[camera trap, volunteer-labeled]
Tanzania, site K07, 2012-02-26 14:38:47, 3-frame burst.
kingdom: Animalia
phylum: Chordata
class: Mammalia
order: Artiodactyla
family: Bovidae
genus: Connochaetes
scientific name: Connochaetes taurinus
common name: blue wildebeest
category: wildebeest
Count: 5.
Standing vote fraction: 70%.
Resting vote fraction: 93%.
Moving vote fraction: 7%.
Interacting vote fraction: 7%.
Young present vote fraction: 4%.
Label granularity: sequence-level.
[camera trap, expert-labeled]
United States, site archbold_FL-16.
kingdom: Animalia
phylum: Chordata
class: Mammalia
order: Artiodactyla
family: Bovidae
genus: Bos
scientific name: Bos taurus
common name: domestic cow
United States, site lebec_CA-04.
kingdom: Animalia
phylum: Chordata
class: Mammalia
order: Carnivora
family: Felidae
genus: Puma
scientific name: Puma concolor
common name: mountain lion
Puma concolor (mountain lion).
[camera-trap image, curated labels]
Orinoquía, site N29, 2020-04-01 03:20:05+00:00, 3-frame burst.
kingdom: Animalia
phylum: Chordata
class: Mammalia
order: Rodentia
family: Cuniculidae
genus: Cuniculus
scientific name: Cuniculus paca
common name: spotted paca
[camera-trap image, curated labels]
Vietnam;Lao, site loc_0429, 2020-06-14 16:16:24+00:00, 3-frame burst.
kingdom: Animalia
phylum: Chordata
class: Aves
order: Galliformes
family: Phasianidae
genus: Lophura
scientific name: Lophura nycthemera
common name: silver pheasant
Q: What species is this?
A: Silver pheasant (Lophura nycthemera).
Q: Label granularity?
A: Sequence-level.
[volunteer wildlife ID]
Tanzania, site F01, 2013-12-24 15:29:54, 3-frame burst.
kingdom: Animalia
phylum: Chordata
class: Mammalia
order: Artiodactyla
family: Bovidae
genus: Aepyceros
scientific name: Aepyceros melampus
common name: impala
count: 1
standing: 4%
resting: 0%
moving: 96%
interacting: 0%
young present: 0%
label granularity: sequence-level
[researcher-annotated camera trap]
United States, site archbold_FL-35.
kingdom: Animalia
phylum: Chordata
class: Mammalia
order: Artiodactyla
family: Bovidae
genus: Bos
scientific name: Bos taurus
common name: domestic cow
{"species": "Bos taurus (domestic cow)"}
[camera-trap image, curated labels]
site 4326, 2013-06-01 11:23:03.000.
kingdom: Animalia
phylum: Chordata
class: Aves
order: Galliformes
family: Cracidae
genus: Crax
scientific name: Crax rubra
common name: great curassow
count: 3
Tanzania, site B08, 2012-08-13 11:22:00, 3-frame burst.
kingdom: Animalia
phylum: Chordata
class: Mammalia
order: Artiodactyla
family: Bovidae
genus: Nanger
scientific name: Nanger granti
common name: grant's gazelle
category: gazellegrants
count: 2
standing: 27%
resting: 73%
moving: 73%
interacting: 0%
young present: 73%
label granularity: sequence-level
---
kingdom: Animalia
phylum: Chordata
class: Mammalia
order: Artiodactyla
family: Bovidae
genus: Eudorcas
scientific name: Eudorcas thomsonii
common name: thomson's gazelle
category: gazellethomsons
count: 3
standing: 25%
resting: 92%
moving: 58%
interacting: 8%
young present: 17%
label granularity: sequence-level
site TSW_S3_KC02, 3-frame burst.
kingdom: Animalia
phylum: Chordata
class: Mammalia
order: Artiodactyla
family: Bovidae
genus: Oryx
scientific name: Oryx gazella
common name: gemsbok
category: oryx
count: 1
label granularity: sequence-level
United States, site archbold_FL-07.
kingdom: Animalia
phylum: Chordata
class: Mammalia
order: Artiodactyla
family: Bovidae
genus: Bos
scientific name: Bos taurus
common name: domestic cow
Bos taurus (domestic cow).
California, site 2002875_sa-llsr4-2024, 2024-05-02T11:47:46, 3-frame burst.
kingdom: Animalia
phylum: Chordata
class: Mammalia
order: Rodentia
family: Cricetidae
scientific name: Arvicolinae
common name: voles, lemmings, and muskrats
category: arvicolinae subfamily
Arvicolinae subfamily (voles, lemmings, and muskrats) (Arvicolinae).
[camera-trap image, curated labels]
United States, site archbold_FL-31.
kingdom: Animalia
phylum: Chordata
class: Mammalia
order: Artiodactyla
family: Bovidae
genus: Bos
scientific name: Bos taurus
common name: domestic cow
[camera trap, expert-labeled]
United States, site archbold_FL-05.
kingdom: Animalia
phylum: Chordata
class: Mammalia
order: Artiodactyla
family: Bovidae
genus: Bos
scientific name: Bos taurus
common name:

## [WHAT IS EXPECTED]
Repeat each of the entries exactly as written.

## [YOUR RESPONSE]
[camera trap, volunteer-labeled]
Tanzania, site K07, 2012-02-26 14:38:47, 3-frame burst.
kingdom: Animalia
phylum: Chordata
class: Mammalia
order: Artiodactyla
family: Bovidae
genus: Connochaetes
scientific name: Connochaetes taurinus
common name: blue wildebeest
category: wildebeest
Count: 5.
Standing vote fraction: 70%.
Resting vote fraction: 93%.
Moving vote fraction: 7%.
Interacting vote fraction: 7%.
Young present vote fraction: 4%.
Label granularity: sequence-level.
[camera trap, expert-labeled]
United States, site archbold_FL-16.
kingdom: Animalia
phylum: Chordata
class: Mammalia
order: Artiodactyla
family: Bovidae
genus: Bos
scientific name: Bos taurus
common name: domestic cow
United States, site lebec_CA-04.
kingdom: Animalia
phylum: Chordata
class: Mammalia
order: Carnivora
family: Felidae
genus: Puma
scientific name: Puma concolor
common name: mountain lion
Puma concolor (mountain lion).
[camera-trap image, curated labels]
Orinoquía, site N29, 2020-04-01 03:20:05+00:00, 3-frame burst.
kingdom: Animalia
phylum: Chordata
class: Mammalia
order: Rodentia
family: Cuniculidae
genus: Cuniculus
scientific name: Cuniculus paca
common name: spotted paca
[camera-trap image, curated labels]
Vietnam;Lao, site loc_0429, 2020-06-14 16:16:24+00:00, 3-frame burst.
kingdom: Animalia
phylum: Chordata
class: Aves
order: Galliformes
family: Phasianidae
genus: Lophura
scientific name: Lophura nycthemera
common name: silver pheasant
Q: What species is this?
A: Silver pheasant (Lophura nycthemera).
Q: Label granularity?
A: Sequence-level.
[volunteer wildlife ID]
Tanzania, site F01, 2013-12-24 15:29:54, 3-frame burst.
kingdom: Animalia
phylum: Chordata
class: Mammalia
order: Artiodactyla
family: Bovidae
genus: Aepyceros
scientific name: Aepyceros melampus
common name: impala
count: 1
standing: 4%
resting: 0%
moving: 96%
interacting: 0%
young present: 0%
label granularity: sequence-level
[researcher-annotated camera trap]
United States, site archbold_FL-35.
kingdom: Animalia
phylum: Chordata
class: Mammalia
order: Artiodactyla
family: Bovidae
genus: Bos
scientific name: Bos taurus
common name: domestic cow
{"species": "Bos taurus (domestic cow)"}
[camera-trap image, curated labels]
site 4326, 2013-06-01 11:23:03.000.
kingdom: Animalia
phylum: Chordata
class: Aves
order: Galliformes
family: Cracidae
genus: Crax
scientific name: Crax rubra
common name: great curassow
count: 3
Tanzania, site B08, 2012-08-13 11:22:00, 3-frame burst.
kingdom: Animalia
phylum: Chordata
class: Mammalia
order: Artiodactyla
family: Bovidae
genus: Nanger
scientific name: Nanger granti
common name: grant's gazelle
category: gazellegrants
count: 2
standing: 27%
resting: 73%
moving: 73%
interacting: 0%
young present: 73%
label granularity: sequence-level
---
kingdom: Animalia
phylum: Chordata
class: Mammalia
order: Artiodactyla
family: Bovidae
genus: Eudorcas
scientific name: Eudorcas thomsonii
common name: thomson's gazelle
category: gazellethomsons
count: 3
standing: 25%
resting: 92%
moving: 58%
interacting: 8%
young present: 17%
label granularity: sequence-level
site TSW_S3_KC02, 3-frame burst.
kingdom: Animalia
phylum: Chordata
class: Mammalia
order: Artiodactyla
family: Bovidae
genus: Oryx
scientific name: Oryx gazella
common name: gemsbok
category: oryx
count: 1
label granularity: sequence-level
United States, site archbold_FL-07.
kingdom: Animalia
phylum: Chordata
class: Mammalia
order: Artiodactyla
family: Bovidae
genus: Bos
scientific name: Bos taurus
common name: domestic cow
Bos taurus (domestic cow).
California, site 2002875_sa-llsr4-2024, 2024-05-02T11:47:46, 3-frame burst.
kingdom: Animalia
phylum: Chordata
class: Mammalia
order: Rodentia
family: Cricetidae
scientific name: Arvicolinae
common name: voles, lemmings, and muskrats
category: arvicolinae subfamily
Arvicolinae subfamily (voles, lemmings, and muskrats) (Arvicolinae).
[camera-trap image, curated labels]
United States, site archbold_FL-31.
kingdom: Animalia
phylum: Chordata
class: Mammalia
order: Artiodactyla
family: Bovidae
genus: Bos
scientific name: Bos taurus
common name: domestic cow
[camera trap, expert-labeled]
United States, site archbold_FL-05.
kingdom: Animalia
phylum: Chordata
class: Mammalia
order: Artiodactyla
family: Bovidae
genus: Bos
scientific name: Bos taurus
common name:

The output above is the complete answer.